In the section of code you asked about (bar_heights = norm_reviews[num_cols].iloc[0].values), we are getting the values from the 5 columns in num_cols for the first movie in the dataframe (.iloc[0]). Adding .values returns the data as a list (you can see that when you run the code and inspect the bar_heights variable).

I hope this helps. Let us know if you still need some clarification.

why this same two lists together ? a little bit confused
norm_reviews = reviews[[‘FILM’,‘RT_user_norm’,‘Metacritic_user_nom’,‘IMDB_norm’,‘Fandango_Ratingvalue’,‘Fandango_Stars’]]
num_cols = [‘RT_user_norm’, ‘Metacritic_user_nom’, ‘IMDB_norm’, ‘Fandango_Ratingvalue’, ‘Fandango_Stars’]
thanks

They’re not the same, actually. reviews was the initial dataframe, and norm_reviews is the dataframe with only those 6 named columns. It still contains the same number of rows but allows us to only focus on the columns we need for our analysis. num_cols is a list with the titles of the 5 columns that have rating data (not including the 'FILM' name).

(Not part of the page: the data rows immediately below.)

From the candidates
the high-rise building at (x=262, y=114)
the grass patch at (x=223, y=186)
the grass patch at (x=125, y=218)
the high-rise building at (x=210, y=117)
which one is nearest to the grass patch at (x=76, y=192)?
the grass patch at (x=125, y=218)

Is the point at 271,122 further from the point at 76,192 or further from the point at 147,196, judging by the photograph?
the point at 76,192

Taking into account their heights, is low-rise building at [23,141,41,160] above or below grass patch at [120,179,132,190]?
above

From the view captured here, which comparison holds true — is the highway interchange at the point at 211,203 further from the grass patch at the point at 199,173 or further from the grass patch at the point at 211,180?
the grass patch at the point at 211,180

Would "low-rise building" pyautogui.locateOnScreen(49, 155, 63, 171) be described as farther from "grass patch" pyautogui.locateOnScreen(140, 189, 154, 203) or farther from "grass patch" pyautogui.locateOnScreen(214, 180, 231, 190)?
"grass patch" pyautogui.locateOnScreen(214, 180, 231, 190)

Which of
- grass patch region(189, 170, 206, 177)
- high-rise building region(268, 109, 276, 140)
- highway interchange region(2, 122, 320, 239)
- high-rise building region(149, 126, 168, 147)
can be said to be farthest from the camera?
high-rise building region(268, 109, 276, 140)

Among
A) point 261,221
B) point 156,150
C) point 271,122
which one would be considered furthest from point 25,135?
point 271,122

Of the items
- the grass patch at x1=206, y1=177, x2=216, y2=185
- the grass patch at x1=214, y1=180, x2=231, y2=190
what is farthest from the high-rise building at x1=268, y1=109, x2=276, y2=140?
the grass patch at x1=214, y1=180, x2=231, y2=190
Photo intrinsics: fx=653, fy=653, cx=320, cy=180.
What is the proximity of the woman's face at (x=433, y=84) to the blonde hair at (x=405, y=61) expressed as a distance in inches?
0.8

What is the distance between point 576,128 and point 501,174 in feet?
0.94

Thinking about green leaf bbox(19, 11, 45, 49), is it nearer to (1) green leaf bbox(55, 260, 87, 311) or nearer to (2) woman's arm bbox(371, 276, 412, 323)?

The reason we put the names of those columns in a list is to make our code easier to read when we want to extract the ratings values for the bar heights. These two bits of code will give us the same information:

bar_heights = norm_reviews[num_cols].iloc[0].values
bar_heights = norm_reviews[['RT_user_norm', 'Metacritic_user_nom', 'IMDB_norm', 'Fandango_Ratingvalue', 'Fandango_Stars']].iloc[0].values

The first version with num_cols is easier to read, especially if we have to troubleshoot later or edit which columns to include in our bar graph.

thank you very much. I got it.

1 Like